Score:1

Format SFTP Logs to have Username on Each Entry

cn flag

I'm running a production server (Debian 10, standard OpenSSH package) that has Pure-FTPD running for legacy connections and SFTP for all our current connections. The SFTP server is setup with a chroot jail that logs via a bound device in the user's chroot jail. This is picked up by rsyslog and sent to /var/log/sftp.log, after which I am using logstash to parse that file and forward everything to a visualization server for our superusers. The superusers log into the visualization to see all SFTP and FTP/FTPS logs in one place.

The pure-ftpd logs are formatted in a way that our superusers like:

pure-ftpd: (testuser@hostname) [NOTICE] /home/ftpusers/testuser//outbound/testfile.pdf downloaded  (1765060 bytes, 5989.55KB/sec)

This is great, because in a single line it shows the exact user and exact file that they uploaded or downloaded.
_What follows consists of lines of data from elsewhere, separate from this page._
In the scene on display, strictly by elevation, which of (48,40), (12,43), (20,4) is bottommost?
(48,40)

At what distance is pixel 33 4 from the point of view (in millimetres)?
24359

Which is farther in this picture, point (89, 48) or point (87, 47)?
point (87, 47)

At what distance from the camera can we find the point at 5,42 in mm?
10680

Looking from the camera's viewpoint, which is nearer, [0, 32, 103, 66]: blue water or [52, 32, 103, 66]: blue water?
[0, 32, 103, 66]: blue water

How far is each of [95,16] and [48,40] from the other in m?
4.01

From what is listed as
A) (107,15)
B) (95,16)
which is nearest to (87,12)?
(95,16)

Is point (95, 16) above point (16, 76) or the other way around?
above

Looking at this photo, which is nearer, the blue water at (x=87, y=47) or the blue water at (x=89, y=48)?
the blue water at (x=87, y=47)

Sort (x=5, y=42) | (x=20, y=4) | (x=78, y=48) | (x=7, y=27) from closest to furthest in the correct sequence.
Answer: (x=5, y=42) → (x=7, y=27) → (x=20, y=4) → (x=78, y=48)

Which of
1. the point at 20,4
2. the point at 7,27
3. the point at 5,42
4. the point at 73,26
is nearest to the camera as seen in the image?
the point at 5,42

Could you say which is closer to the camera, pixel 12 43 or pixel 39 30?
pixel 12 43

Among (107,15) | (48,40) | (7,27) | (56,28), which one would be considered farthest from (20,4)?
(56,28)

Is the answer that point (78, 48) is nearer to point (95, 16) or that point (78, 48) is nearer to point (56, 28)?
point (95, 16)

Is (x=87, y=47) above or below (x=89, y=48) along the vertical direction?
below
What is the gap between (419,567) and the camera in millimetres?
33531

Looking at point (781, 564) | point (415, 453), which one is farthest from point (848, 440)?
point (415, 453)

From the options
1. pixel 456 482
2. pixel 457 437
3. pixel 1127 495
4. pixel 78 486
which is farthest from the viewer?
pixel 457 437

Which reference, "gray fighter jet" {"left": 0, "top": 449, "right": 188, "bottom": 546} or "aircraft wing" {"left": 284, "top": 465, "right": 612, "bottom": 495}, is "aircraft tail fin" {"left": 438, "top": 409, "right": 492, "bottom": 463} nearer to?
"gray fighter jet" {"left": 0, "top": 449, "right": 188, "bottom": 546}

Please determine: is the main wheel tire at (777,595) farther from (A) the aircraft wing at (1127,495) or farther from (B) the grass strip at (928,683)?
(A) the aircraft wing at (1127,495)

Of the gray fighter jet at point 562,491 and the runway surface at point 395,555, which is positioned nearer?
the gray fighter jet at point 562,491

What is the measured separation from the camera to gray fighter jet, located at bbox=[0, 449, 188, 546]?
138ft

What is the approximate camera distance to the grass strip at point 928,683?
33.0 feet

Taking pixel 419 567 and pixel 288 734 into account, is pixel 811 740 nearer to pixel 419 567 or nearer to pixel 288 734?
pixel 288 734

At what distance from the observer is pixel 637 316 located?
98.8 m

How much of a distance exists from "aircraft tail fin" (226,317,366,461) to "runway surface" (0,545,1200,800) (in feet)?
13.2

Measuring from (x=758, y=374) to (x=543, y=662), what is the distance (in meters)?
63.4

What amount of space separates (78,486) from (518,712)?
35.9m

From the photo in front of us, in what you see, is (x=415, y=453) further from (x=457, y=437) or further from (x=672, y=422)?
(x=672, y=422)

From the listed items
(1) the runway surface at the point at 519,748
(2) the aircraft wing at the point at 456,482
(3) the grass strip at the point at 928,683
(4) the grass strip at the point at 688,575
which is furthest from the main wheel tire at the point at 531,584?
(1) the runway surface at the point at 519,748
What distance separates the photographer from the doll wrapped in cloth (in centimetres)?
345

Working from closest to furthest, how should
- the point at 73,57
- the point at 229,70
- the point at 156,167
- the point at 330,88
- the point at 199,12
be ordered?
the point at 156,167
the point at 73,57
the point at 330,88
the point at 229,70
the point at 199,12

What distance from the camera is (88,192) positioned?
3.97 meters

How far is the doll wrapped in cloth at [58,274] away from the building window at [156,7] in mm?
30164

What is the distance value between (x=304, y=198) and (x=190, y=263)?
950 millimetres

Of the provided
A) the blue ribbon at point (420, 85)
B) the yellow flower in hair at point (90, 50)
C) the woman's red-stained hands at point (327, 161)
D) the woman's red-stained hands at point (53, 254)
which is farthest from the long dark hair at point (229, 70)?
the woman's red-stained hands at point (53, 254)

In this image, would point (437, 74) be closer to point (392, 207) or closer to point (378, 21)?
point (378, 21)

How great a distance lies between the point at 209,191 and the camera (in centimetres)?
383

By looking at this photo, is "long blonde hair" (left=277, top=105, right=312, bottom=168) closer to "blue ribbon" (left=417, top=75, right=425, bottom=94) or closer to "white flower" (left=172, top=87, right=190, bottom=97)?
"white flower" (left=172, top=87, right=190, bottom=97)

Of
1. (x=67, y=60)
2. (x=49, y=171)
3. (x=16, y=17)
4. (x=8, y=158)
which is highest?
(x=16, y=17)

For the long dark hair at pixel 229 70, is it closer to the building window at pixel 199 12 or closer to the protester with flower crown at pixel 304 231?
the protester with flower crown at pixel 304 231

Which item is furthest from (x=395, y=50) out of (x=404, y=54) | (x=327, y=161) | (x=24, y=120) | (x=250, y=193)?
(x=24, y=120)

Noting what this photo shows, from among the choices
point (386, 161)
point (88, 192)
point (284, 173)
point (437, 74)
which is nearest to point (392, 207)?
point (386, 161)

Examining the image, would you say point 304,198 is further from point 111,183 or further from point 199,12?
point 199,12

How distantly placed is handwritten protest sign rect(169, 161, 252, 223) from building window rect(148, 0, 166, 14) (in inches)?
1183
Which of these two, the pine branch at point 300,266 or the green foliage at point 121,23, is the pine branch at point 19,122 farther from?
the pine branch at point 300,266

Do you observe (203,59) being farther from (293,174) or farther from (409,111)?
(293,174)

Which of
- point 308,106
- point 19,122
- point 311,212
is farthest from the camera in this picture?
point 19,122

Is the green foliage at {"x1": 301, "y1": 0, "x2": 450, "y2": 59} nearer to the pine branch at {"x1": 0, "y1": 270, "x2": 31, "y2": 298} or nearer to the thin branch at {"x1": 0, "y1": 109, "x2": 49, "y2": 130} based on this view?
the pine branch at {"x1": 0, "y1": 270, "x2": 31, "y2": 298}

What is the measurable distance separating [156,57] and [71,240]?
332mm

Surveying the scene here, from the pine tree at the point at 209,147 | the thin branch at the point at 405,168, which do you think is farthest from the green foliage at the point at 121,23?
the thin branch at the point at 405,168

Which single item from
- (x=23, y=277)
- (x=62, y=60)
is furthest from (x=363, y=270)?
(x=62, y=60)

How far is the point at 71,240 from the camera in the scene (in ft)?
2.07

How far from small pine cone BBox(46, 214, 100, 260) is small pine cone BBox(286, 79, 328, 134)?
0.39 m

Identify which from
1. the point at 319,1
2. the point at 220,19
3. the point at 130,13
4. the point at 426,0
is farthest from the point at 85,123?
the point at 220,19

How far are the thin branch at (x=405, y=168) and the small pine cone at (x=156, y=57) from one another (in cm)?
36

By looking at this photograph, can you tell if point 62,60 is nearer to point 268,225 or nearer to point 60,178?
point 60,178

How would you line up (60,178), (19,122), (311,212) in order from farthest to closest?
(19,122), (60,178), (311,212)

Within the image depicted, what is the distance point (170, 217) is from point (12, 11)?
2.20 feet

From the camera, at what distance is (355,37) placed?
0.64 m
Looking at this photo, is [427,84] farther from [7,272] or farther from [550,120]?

However, for SFTP the situation is not as nice:

internal-sftp[8848]: session opened for local user testuser from [{ip_address}]
internal-sftp[8848]: opendir "/inbound"
internal-sftp[8848]: realpath "/inbound/."
internal-sftp[8848]: open "/inbound/testfile.pdf" flags WRITE,CREATE,TRUNCATE mode 0666
internal-sftp[8848]: close "/inbound/testfile.pdf" bytes read 0 written 1734445

In this case, the logs are easy to follow. testuser logs in, writes file, done. BUT we have many users logging in at a time, and logs from multiple instances of internal-sftp can occur at once. If this happens, the only way to track the activity for a user is to search for the username testuser, find the process ID that is logged (8848 in the example above) then find any messages that have that process ID. Many users are logging in via a cronjob, so this happens every 2 minutes or so...when we have 300 users logging in at regular intervals, you can imagine that hunting through this many process ID's would be a pain.

My Question

Is there a way to preface each log message from sftp-internal with the name of the user that is generating the log? This would have to work in a chroot jail. I cannot find anything about how to modify the message that rsyslog generates to include the username.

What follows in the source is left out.